> **Selected extract**:
----

DOJ is intervening in a False Claims Act lawsuit against a company accused of failing to do background investigations on people who were applying to work for government agencies. The company, DSIS, was hired to vet thousands of people who had applied for federal jobs or to be government contractors – except that the Department of Justice says sometimes it did not actually bother to do the screening. Two of the employees the company “vetted”? Aaron Alexis, who shot 12 people at the Washington Navy Yard, and Edward Snowden, who is accused of leaking secret government information.

Blake Percival, a former employee of USIS, filed the FCA lawsuit that DOJ has decided to join. As a defense contractor whistleblower, Percival will be entitled to between 15-25% of what the U.S. recovers from USIS as a result of the accusations.

How USIS Cheated, According to DOJ

The Office of Personnel Management and other U.S. agencies outsource background checks to three contractors. USIS is the biggest of the three, and single-handedly completes 2/3 of the security clearance investigations.

I use the term “completes” quite loosely, since according to DOJ and Percival, USIS was achieving its quick results – and raking in wads of cash – by approving employees before it finished checking their backgrounds. OPM paid USIS $1900 for every report it completed before the next-to-last day of the month. If OPM missed that deadline, it only got $1425 for each investigative report.

DOJ says that USIS came up with a computer program that would automatically release the reports even if the company still had work to do to finish the investigation.

Percival worked for USIS as a director of fieldwork services. He says that the company fired him when he refused to tell his employees to dump reports on prospective employees and contractors that they had not finished vetting.

----

> **Recorded data**:

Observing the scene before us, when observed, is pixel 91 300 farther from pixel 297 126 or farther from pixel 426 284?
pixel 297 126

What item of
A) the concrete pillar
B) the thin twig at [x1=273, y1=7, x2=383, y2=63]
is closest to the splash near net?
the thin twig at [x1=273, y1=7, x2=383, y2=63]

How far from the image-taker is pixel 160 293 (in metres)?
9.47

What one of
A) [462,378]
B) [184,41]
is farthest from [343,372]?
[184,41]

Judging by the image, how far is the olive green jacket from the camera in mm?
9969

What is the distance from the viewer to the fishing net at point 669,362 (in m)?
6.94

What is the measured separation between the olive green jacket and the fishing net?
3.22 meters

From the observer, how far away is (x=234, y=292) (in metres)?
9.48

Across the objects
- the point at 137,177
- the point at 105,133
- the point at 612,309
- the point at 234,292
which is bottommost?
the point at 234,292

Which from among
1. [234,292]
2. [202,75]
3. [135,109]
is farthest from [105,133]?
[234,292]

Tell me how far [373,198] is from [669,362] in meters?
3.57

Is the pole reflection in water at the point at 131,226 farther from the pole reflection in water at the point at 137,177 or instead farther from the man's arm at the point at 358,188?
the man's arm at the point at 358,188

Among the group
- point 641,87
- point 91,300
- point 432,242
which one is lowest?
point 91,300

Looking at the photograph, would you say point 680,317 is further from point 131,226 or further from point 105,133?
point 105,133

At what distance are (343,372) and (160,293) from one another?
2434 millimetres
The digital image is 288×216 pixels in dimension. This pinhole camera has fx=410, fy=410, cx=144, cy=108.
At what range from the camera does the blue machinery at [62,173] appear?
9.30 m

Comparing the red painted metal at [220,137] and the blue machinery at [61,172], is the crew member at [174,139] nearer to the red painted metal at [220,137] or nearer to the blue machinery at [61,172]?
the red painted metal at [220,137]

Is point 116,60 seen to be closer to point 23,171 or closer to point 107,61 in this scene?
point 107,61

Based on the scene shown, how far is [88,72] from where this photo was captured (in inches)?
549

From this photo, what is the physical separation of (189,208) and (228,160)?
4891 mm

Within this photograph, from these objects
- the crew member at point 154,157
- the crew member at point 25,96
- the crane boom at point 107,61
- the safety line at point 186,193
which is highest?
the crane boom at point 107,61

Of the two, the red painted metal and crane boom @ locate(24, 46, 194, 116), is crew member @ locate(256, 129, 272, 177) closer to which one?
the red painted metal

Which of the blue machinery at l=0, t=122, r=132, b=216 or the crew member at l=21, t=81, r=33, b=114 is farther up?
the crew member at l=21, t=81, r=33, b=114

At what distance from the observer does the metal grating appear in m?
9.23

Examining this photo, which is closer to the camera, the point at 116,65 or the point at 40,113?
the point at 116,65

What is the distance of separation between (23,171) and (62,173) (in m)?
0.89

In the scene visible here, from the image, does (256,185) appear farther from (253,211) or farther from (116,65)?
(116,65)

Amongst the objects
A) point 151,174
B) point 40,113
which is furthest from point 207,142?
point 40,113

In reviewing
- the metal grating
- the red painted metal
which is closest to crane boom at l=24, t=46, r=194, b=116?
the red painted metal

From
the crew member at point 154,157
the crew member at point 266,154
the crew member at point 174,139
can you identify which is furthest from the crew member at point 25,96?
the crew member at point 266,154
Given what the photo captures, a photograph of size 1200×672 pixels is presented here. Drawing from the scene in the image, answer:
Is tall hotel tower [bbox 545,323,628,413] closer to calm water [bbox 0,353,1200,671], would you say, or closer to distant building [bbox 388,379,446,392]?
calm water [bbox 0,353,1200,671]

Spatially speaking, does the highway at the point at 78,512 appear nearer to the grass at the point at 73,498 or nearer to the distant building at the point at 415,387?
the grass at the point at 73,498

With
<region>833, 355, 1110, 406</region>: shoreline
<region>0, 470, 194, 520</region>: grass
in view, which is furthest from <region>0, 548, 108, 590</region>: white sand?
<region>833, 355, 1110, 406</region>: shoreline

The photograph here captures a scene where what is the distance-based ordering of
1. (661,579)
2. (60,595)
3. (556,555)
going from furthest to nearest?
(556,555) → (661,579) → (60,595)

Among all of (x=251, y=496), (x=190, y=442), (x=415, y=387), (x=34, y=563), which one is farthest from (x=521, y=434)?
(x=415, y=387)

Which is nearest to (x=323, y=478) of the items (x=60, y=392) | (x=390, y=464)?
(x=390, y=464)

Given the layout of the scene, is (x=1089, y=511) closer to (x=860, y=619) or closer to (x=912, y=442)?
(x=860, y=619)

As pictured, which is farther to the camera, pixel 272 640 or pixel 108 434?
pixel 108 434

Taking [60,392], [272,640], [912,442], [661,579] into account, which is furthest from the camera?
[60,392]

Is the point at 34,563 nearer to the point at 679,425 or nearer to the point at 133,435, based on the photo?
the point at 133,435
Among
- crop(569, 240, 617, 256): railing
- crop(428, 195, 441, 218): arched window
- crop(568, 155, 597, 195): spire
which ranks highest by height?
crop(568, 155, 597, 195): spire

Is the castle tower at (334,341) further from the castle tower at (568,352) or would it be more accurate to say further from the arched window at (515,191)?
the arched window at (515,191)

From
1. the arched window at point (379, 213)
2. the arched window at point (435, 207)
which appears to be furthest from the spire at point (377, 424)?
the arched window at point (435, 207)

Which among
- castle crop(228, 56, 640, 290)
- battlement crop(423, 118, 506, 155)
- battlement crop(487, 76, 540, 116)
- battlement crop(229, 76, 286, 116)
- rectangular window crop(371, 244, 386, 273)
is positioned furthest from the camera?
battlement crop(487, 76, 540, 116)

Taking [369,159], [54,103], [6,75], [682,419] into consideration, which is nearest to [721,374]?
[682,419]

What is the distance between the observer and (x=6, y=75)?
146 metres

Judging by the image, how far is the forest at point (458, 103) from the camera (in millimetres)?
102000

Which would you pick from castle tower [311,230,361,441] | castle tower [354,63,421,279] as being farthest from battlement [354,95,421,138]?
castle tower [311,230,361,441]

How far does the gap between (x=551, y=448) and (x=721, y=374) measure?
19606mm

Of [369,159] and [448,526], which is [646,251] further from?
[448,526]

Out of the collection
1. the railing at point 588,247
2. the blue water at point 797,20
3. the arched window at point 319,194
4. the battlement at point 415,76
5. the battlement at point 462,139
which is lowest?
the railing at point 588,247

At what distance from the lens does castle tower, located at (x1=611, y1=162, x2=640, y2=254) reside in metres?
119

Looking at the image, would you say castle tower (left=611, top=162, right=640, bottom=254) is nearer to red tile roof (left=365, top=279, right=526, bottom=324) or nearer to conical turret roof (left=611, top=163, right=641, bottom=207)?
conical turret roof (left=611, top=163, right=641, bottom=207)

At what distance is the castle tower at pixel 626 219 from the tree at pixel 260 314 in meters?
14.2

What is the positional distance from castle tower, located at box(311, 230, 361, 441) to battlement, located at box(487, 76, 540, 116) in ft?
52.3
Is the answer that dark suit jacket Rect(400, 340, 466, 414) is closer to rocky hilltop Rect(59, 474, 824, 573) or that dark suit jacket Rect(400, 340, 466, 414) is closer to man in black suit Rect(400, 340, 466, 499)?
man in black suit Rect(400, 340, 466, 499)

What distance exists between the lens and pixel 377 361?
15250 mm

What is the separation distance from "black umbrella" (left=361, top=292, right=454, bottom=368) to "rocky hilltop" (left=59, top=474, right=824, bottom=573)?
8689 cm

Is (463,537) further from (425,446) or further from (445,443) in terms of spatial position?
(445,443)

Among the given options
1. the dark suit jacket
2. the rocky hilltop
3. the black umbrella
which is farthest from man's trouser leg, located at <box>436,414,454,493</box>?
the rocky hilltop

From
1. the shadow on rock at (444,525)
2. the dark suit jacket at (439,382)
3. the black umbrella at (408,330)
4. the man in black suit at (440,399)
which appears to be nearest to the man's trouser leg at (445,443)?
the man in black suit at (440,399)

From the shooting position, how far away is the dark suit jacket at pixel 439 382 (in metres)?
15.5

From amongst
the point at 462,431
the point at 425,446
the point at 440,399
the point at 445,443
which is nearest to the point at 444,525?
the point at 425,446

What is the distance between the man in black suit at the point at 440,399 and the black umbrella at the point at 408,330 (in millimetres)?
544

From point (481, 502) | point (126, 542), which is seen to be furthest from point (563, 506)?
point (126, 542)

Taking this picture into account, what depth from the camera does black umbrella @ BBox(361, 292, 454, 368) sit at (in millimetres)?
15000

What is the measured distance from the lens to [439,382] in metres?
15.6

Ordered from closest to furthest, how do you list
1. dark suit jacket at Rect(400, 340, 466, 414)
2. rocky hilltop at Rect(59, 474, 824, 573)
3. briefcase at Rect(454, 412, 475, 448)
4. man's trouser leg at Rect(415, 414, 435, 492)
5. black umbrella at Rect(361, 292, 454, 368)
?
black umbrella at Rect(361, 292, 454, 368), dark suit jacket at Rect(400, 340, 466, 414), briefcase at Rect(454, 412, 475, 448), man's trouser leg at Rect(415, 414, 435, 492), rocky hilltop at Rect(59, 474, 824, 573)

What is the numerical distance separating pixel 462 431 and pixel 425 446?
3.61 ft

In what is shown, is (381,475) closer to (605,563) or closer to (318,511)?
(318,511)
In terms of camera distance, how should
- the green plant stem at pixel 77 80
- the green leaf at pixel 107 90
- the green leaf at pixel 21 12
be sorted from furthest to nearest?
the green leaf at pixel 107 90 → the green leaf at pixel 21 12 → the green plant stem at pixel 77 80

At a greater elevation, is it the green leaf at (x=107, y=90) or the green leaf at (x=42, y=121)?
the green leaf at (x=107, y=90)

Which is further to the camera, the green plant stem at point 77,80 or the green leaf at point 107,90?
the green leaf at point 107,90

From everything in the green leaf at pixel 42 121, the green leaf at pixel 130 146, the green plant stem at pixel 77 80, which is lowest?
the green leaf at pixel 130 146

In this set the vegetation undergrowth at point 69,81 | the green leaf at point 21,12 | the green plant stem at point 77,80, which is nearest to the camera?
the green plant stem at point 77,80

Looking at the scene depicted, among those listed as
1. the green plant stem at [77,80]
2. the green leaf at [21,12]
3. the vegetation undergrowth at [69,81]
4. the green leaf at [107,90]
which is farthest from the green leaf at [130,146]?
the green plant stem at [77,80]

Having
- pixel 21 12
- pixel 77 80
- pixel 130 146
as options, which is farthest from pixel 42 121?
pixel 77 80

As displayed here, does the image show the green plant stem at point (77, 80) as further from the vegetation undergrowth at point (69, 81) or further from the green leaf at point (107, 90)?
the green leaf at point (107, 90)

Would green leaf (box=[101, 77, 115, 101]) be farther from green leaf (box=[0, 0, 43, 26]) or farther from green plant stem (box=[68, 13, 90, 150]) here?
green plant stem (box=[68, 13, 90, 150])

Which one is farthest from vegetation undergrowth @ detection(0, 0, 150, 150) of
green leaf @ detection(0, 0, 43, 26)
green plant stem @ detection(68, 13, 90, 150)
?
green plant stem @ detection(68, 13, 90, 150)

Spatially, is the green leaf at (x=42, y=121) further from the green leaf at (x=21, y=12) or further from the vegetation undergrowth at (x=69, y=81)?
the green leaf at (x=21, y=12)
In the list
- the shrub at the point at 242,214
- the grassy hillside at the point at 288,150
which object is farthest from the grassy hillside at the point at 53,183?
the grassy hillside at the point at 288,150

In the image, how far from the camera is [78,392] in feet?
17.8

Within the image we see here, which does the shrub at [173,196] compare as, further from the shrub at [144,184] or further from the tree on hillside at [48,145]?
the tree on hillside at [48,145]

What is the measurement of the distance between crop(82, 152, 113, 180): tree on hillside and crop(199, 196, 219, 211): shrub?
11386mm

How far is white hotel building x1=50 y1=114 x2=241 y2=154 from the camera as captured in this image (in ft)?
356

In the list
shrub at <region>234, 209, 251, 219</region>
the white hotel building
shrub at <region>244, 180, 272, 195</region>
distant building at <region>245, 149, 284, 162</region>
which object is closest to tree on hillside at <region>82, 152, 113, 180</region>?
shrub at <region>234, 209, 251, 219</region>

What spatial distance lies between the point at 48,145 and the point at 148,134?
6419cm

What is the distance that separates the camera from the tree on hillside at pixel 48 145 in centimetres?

----

> **Directions**: Quote the passage on the USIS background-check lawsuit word for word, everything from "I use the term" down to "each investigative report.".

> **Exercise solution**:
I use the term “completes” quite loosely, since according to DOJ and Percival, USIS was achieving its quick results – and raking in wads of cash – by approving employees before it finished checking their backgrounds. OPM paid USIS $1900 for every report it completed before the next-to-last day of the month. If OPM missed that deadline, it only got $1425 for each investigative report.